RTO companies purchase homes on behalf of buyers and retain that ownership until the buyers have made consistent payments over a period of years. These companies can play an important role in easing the path to homeownership for families that would not yet qualify for a traditional mortgage. However, RTO bears some similarities to a Jim Crow housing practice known as Contract-for-Deed (CFD).

TechEquity’s comparison of modern RTO models found that many do improve on traditional CFDs with clear terms, future option prices (the pre-agreed price that a buyer will pay for the home), and connection to homeownership counseling. However, some important elements of the arrangements, such as how maintenance is handled and how an option price may change in a shifting market, leave room for buyers to be exploited. 

3. Venture Capital Fuels Rapid Expansion with Unclear Housing Outcomes

The rise of Proptech is due, in part, to the desperation felt by average home seekers. As unprecedented capital investment flows into this space, venture-backed companies’ winner-take-all approach to growth has the potential to exacerbate inequality rather than combat it.
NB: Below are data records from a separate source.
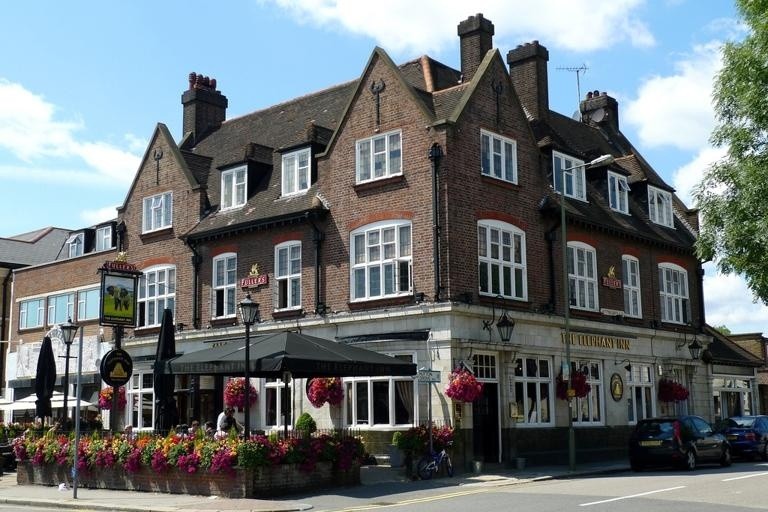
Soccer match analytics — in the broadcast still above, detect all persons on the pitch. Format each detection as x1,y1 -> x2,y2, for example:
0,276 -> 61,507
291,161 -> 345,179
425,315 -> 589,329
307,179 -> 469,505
219,409 -> 240,436
120,425 -> 138,441
215,406 -> 245,437
174,418 -> 216,439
Because of a lack of transparency in the market, we don’t have a clear understanding of the demographics of the companies’ target markets. We do know that they heavily concentrate in lower-middle-class neighborhoods and communities of color. Many Proptech companies advertise to people who want to purchase a home but whose credit scores suggest they have “hit a few bumps in the road,” or to tenants that might not have enough cash on hand to pay a security deposit in full. This marketing is powerful, bringing in customers who are hoping to find stable housing despite their income restraints, but who end up paying more for it in the long run

4. Expanded Rights, Protections, and Transparency Offer a Way Forward 

As we enter this new era of America’s housing history, we must ensure that practices of the past are not transmuted into new tools and business models that have the power to amplify the exclusion that persists in our housing system.

To get us on the right path, we need to both double down on the policies we know work, like building new housing and strengthening tenant protections. We also need to adopt new policies that target the role of technology and new venture-backed business models directly. We encourage Proptech companies to adopt industry standards that will prevent harm and invest in the ways that technology can help make housing’s future more equitable than its past.